Free Build Your Own Synthesiser kit (only available to children in Cornwall)
20 in stock
We are delighted to offer children (aged 9-16) in Cornwall a FREE Build Your Own Synthesiser kit. This is thanks to support from Arts Council England with funding from the National Lottery, and with donations from Rapid Electronics and kind pledges to our crowdfunding campaign,
A synthesiser is an electronic musical instrument that creates sound. A keyboard is a type of synthesiser which is controlled by a set of keys. The synthesiser in this kit is not controlled by a keyboard, but instead by a dial, and plays one note at a time that goes up or down in in pitch when the dial is turned. It is a ‘square wave oscillator’. We are also including a set of components which the oscillator will feed into to make some other cool sounds, and some components that can modify the sound of the instrument.
Using an electronic breadboard (a prototyping board that requires no soldering), children will begin by building a square wave oscillator’, and then be able to have a go at building a simple drum sequencer and a sub-harmonic generator (this adds lower octaves to the note produced by the square wave oscillator).
An amplifier will be pre-built on the breadboard, and a speaker will provided ready to attach. We will be providing tutorials for building or personalising the synthesiser.

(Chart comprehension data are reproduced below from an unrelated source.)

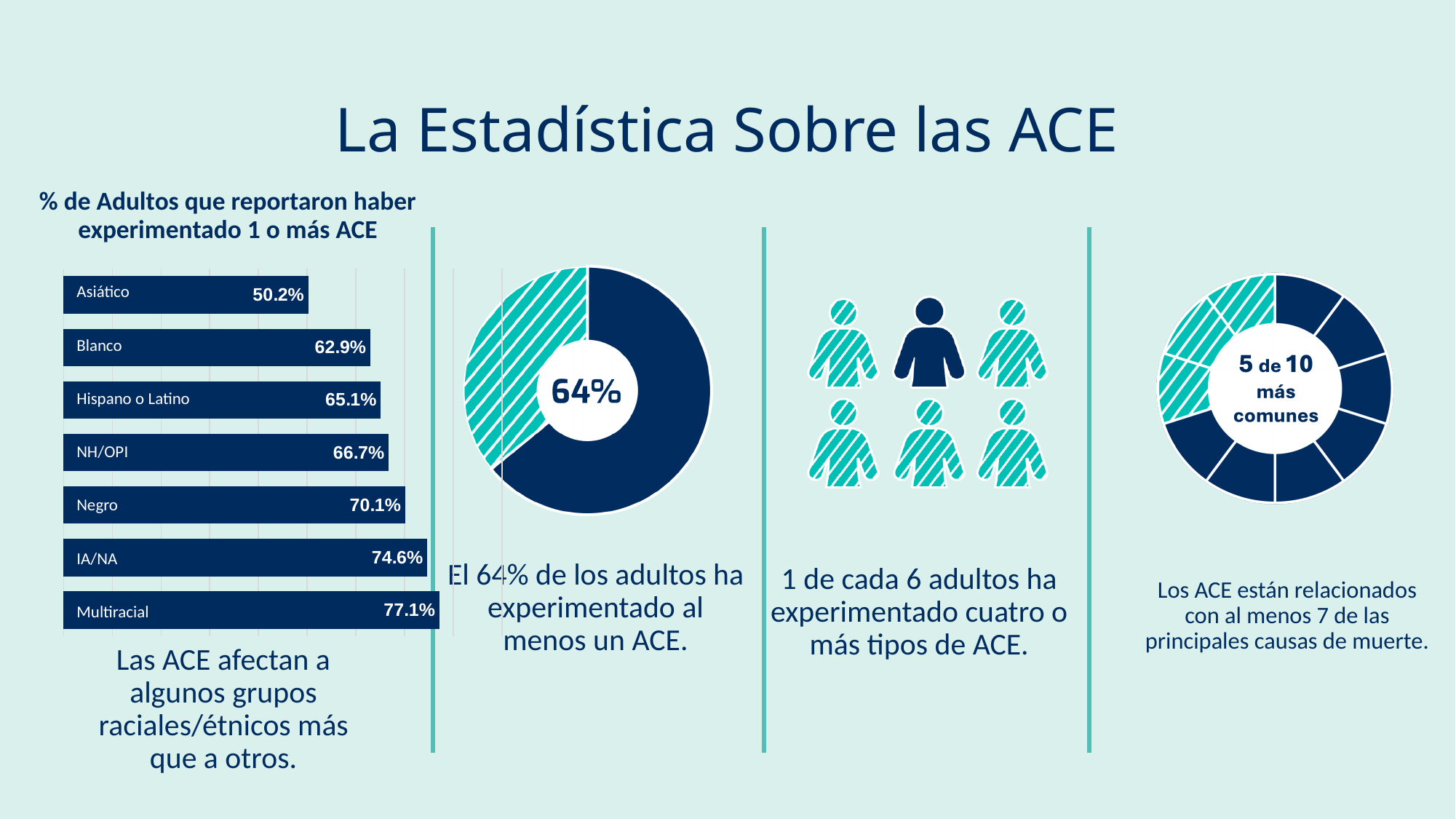
How many categories are shown in the bar chart on the left? 7 What percentage is printed in the center of the donut chart in the second panel? 64% In the bar chart on the left, which category has the lowest value? Asiático In the bar chart on the left, what is the difference between the values for IA/NA and Negro? 4.5% In the bar chart on the left, which is larger: the value for Blanco or the value for Hispano o Latino? Hispano o Latino In the bar chart '% de Adultos que reportaron haber experimentado 1 o más ACE', what is the value for NH/OPI? 66.7% In the bar chart on the left, what is the difference between the values for Multiracial and Asiático? 26.9% What kind of chart is the chart on the left of the slide? Bar chart What is the title of the bar chart on the left? % de Adultos que reportaron haber experimentado 1 o más ACE In the bar chart '% de Adultos que reportaron haber experimentado 1 o más ACE', what is the value for Asiático? 50.2% In the bar chart '% de Adultos que reportaron haber experimentado 1 o más ACE', what is the value for Negro? 70.1% In the bar chart on the left, which category has the highest value? Multiracial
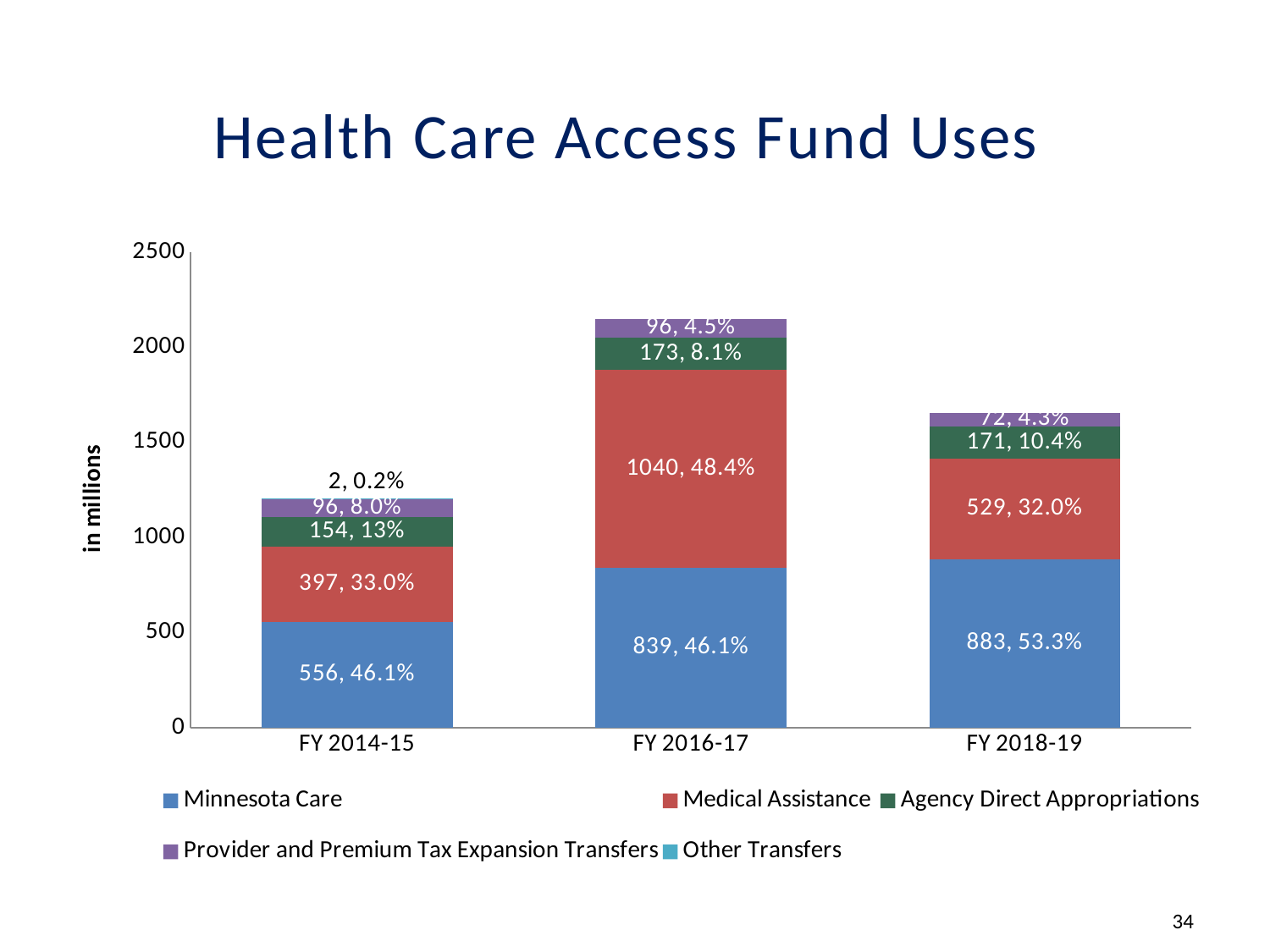
In which fiscal year is the Medical Assistance value highest? FY 2016-17 What is the total of the FY 2014-15 stacked bar? 1205 What percentage share is shown for Agency Direct Appropriations in FY 2018-19? 10.4% What is the difference between the Medical Assistance values for FY 2016-17 and FY 2018-19? 511 How many fiscal years are shown on the x axis? 3 What is the value for Minnesota Care in FY 2014-15? 556 In which fiscal year is the Minnesota Care value lowest? FY 2014-15 What is the value for Provider and Premium Tax Expansion Transfers in FY 2018-19? 72 How many series does the legend list? 5 Which is larger in FY 2016-17: Minnesota Care or Medical Assistance? Medical Assistance What is the value for Medical Assistance in FY 2016-17? 1040 Is the total height of the FY 2016-17 stacked bar greater or less than 2000? greater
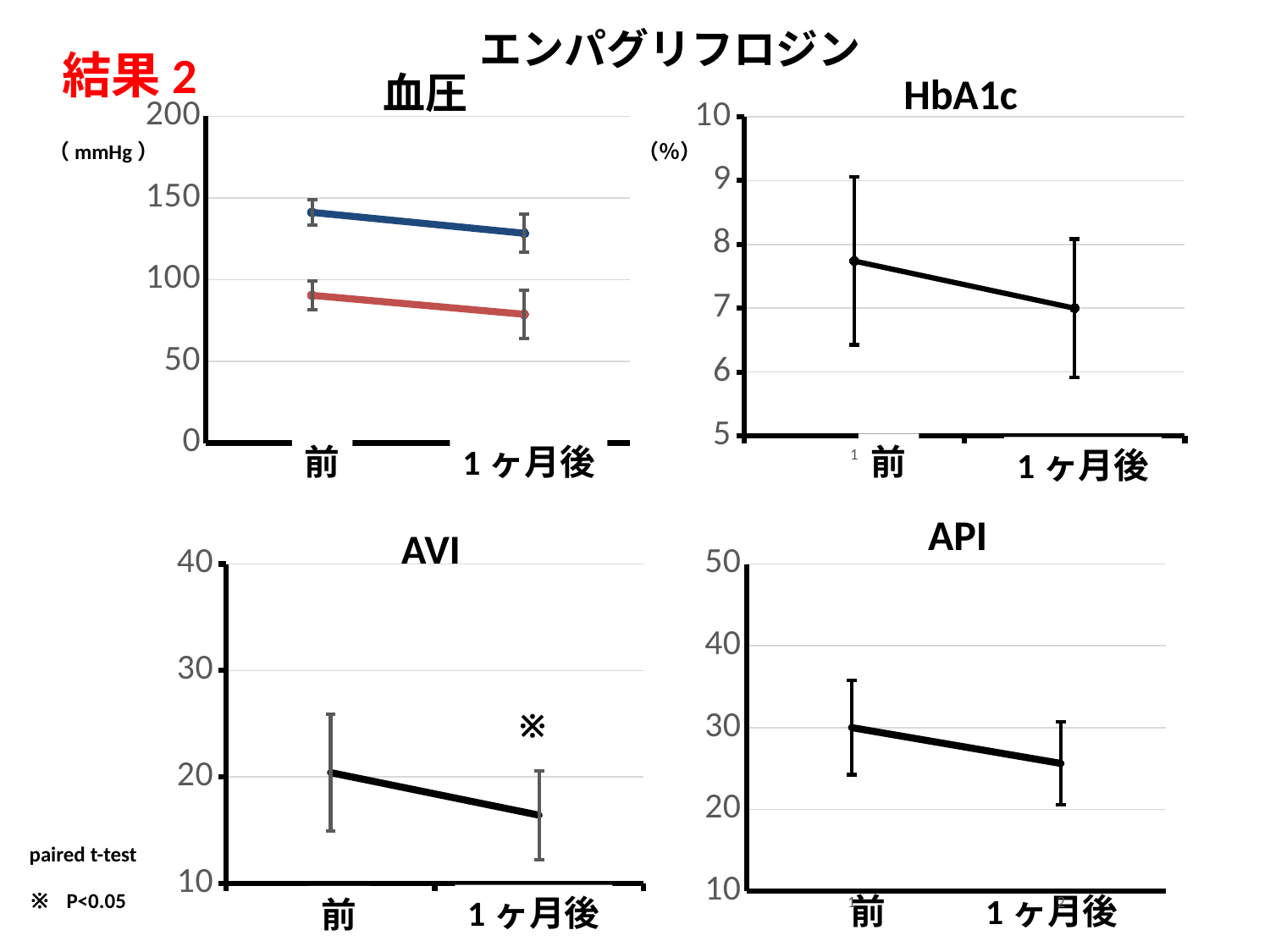
In the 血圧 chart, is the value of the blue line at 前 greater or less than 100? greater In the API chart, does the value rise or fall from 前 to 1ヶ月後? fall What kind of chart is the 血圧 chart? line chart What unit is shown on the y axis of the 血圧 chart? mmHg In the HbA1c chart, does the value rise or fall from 前 to 1ヶ月後? fall In the AVI chart, is the value at 1ヶ月後 greater or less than 20? less In the 血圧 chart, does the blue line rise or fall from 前 to 1ヶ月後? fall In the 血圧 chart, is the value of the red line at 前 greater or less than 100? less In the 血圧 chart, how many points are on the x axis? 2 In the AVI chart, which is larger, the value at 前 or at 1ヶ月後? 前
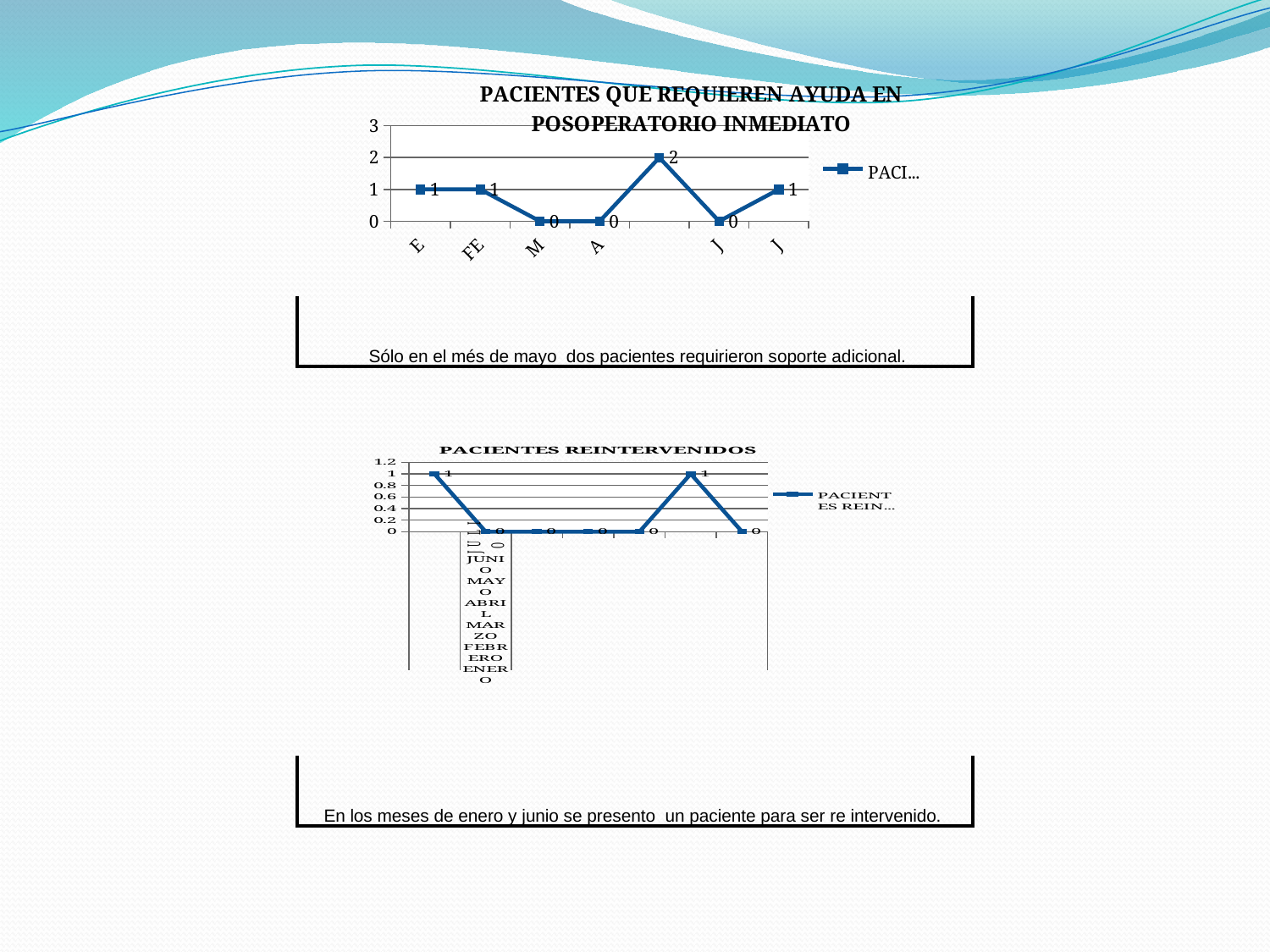
In the top chart, 'PACIENTES QUE REQUIEREN AYUDA EN POSOPERATORIO INMEDIATO', what is the value of the first point on the x axis? 1 How many data points are plotted in the top chart, 'PACIENTES QUE REQUIEREN AYUDA EN POSOPERATORIO INMEDIATO'? 7 How many series does the legend of the bottom chart, 'PACIENTES REINTERVENIDOS', list? 1 In the top chart, 'PACIENTES QUE REQUIEREN AYUDA EN POSOPERATORIO INMEDIATO', what is the highest value plotted? 2 How many data points are plotted in the bottom chart, 'PACIENTES REINTERVENIDOS'? 7 What kind of chart is the bottom chart, 'PACIENTES REINTERVENIDOS'? Line chart How many series does the legend of the top chart, 'PACIENTES QUE REQUIEREN AYUDA EN POSOPERATORIO INMEDIATO', list? 1 In the bottom chart, 'PACIENTES REINTERVENIDOS', how many points have a value of 1? 2 In the bottom chart, 'PACIENTES REINTERVENIDOS', what is the value of the last point on the x axis? 0 In the top chart, 'PACIENTES QUE REQUIEREN AYUDA EN POSOPERATORIO INMEDIATO', what is the difference between the highest and lowest plotted values? 2 What kind of chart is the top chart, 'PACIENTES QUE REQUIEREN AYUDA EN POSOPERATORIO INMEDIATO'? Line chart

You will need your own 9V battery.
You can choose to pick up your order, or for it to be posted to you (posting may cause part of the amplifier to fall off). It may take up to two weeks for us to have your order for collection or posting.
This fun kit is available for children from 9-16 living in Cornwall. We will not be able to post kits to anyone without a Cornwall postcode. You can only order one kit at a time, however we welcome families to make more than one order for more than one child.
Please note that the product requires assembly (other than the amplifier), and that while building with electronics is fun, it can be fiddly and requires some patience. There are a number of reasons it might not work the first time you make it: static electricity damaging the microchips; dead battery; attaching the battery wires the wrong way round or to the wrong parts of the breadboard; putting components in the wrong place; not connecting all wires; working on the circuit while the battery is connected; putting components the wrong way round. Electronics can be fiddly and requires a little bit of patience. You might want to make this with an adult, and we recommend reading the tutorials through first to understand how it will work (particularly the breadboard and the microchips), practicing by building different variations of the oscillator before advancing to the drum sequencer / subharmonic generator.
If you have tried to get it working and are stuck, you are welcome to contact us, however we might not have the capacity to respond to everyone quickly. Without being there in person, it may be hard to help. Before contacting us, please make sure you have checked the tutorials and troubleshooting, and rebuilt it (this is good practice anyway!). If you contact us, please include a photo of the breadboard, and what you think the issue is.
This kit has small loose parts – please keep it away from small children or pets. If there are small children or pets in the house, please use a tray on a flat surface to build on, and loose components in a container with a lid, so that loose parts don’t fall on the floor or surface. Only use a 9V battery, do not attach to a mains.